#### [To do]
Under this line is a listing; return exactly the lines starting at the one with "Folder favourites Icon" and running down to the one with "2014 Cadillac SRX - Photo Gallery", and leave out its pictures.

#### [Data to process]
########################################
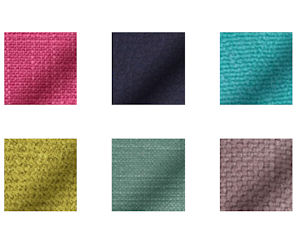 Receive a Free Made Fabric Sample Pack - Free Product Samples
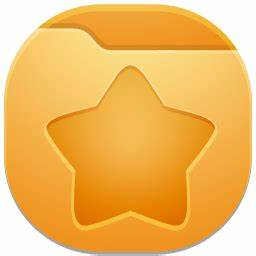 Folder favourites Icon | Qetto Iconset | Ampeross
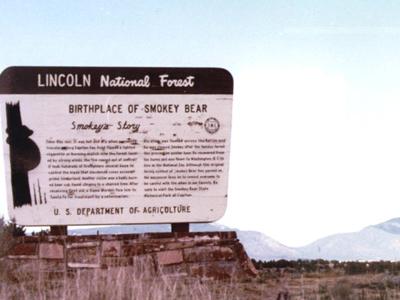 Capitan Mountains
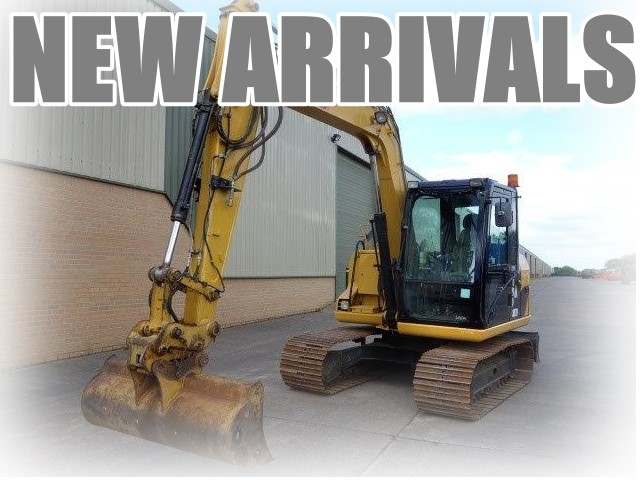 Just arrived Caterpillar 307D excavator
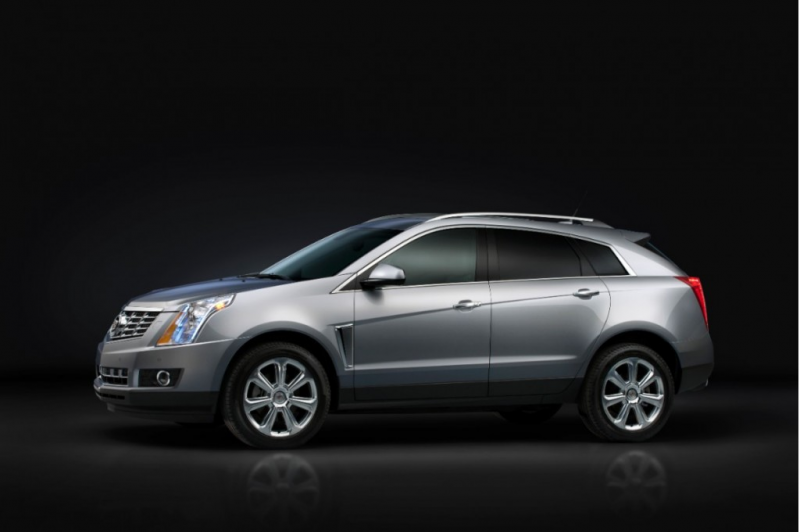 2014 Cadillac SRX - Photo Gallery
########################################
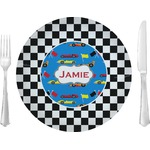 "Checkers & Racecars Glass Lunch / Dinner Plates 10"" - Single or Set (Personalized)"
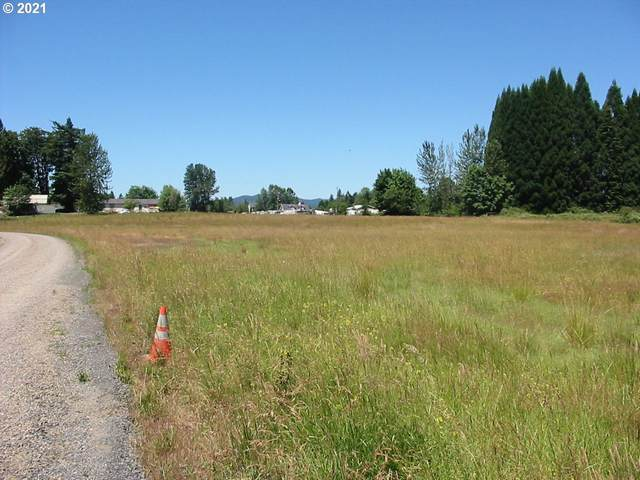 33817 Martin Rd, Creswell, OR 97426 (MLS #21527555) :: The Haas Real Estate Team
########################################
#### [Answer space]
 Folder favourites Icon | Qetto Iconset | Ampeross
 Capitan Mountains
 Just arrived Caterpillar 307D excavator
 2014 Cadillac SRX - Photo Gallery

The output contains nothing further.